What to produce: Rewrite the text of the material below with "conector de tubo de aire" replaced by "acoplador de tubo de aire" wherever it occurs, leaving everything else unchanged. Give only the text and leave out the pictures.

%%

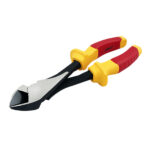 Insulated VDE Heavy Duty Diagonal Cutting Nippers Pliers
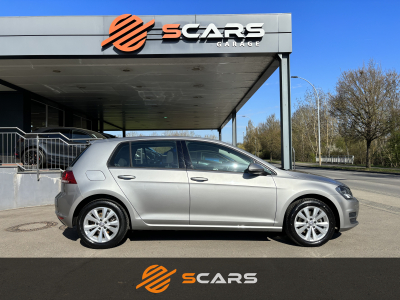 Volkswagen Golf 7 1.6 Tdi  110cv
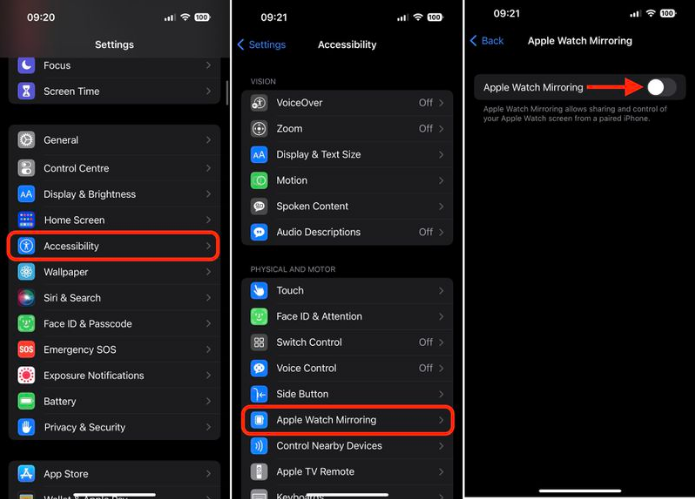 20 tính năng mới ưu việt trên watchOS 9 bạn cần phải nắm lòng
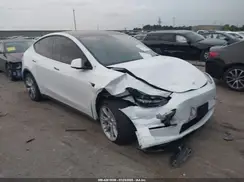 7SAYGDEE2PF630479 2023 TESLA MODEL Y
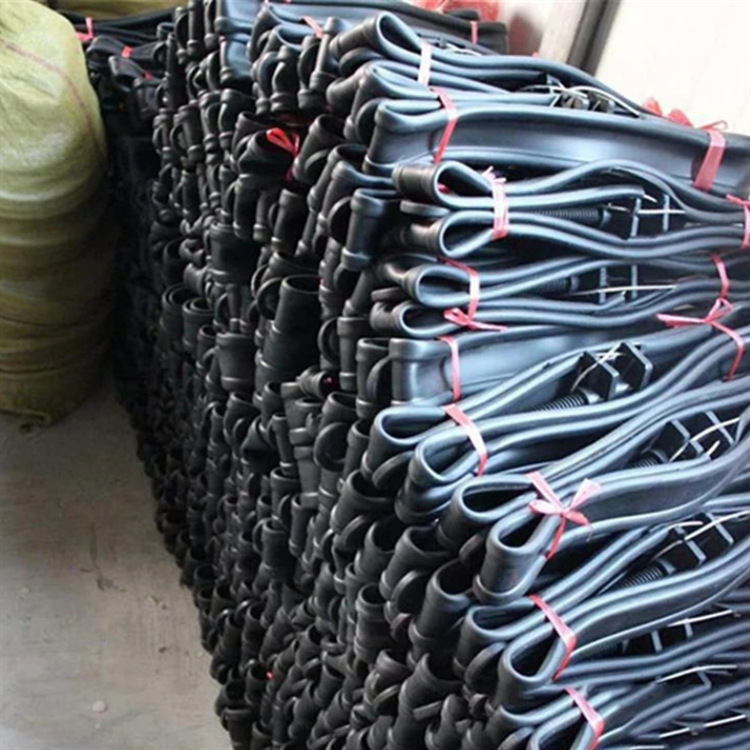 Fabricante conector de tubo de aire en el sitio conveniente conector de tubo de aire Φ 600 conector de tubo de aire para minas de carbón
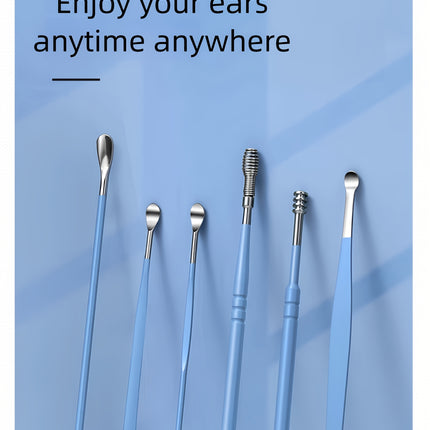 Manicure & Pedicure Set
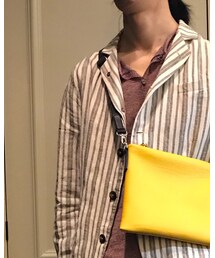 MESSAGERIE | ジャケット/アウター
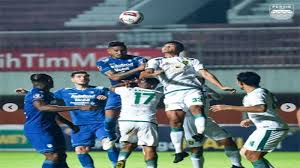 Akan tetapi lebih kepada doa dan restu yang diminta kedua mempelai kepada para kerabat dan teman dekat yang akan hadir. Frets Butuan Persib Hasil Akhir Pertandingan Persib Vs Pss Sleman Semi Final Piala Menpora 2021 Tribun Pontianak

%%

Response area:
 Insulated VDE Heavy Duty Diagonal Cutting Nippers Pliers
 Volkswagen Golf 7 1.6 Tdi  110cv
 20 tính năng mới ưu việt trên watchOS 9 bạn cần phải nắm lòng
 7SAYGDEE2PF630479 2023 TESLA MODEL Y
 Fabricante acoplador de tubo de aire en el sitio conveniente acoplador de tubo de aire Φ 600 acoplador de tubo de aire para minas de carbón
 Manicure & Pedicure Set
 MESSAGERIE | ジャケット/アウター
 Akan tetapi lebih kepada doa dan restu yang diminta kedua mempelai kepada para kerabat dan teman dekat yang akan hadir. Frets Butuan Persib Hasil Akhir Pertandingan Persib Vs Pss Sleman Semi Final Piala Menpora 2021 Tribun Pontianak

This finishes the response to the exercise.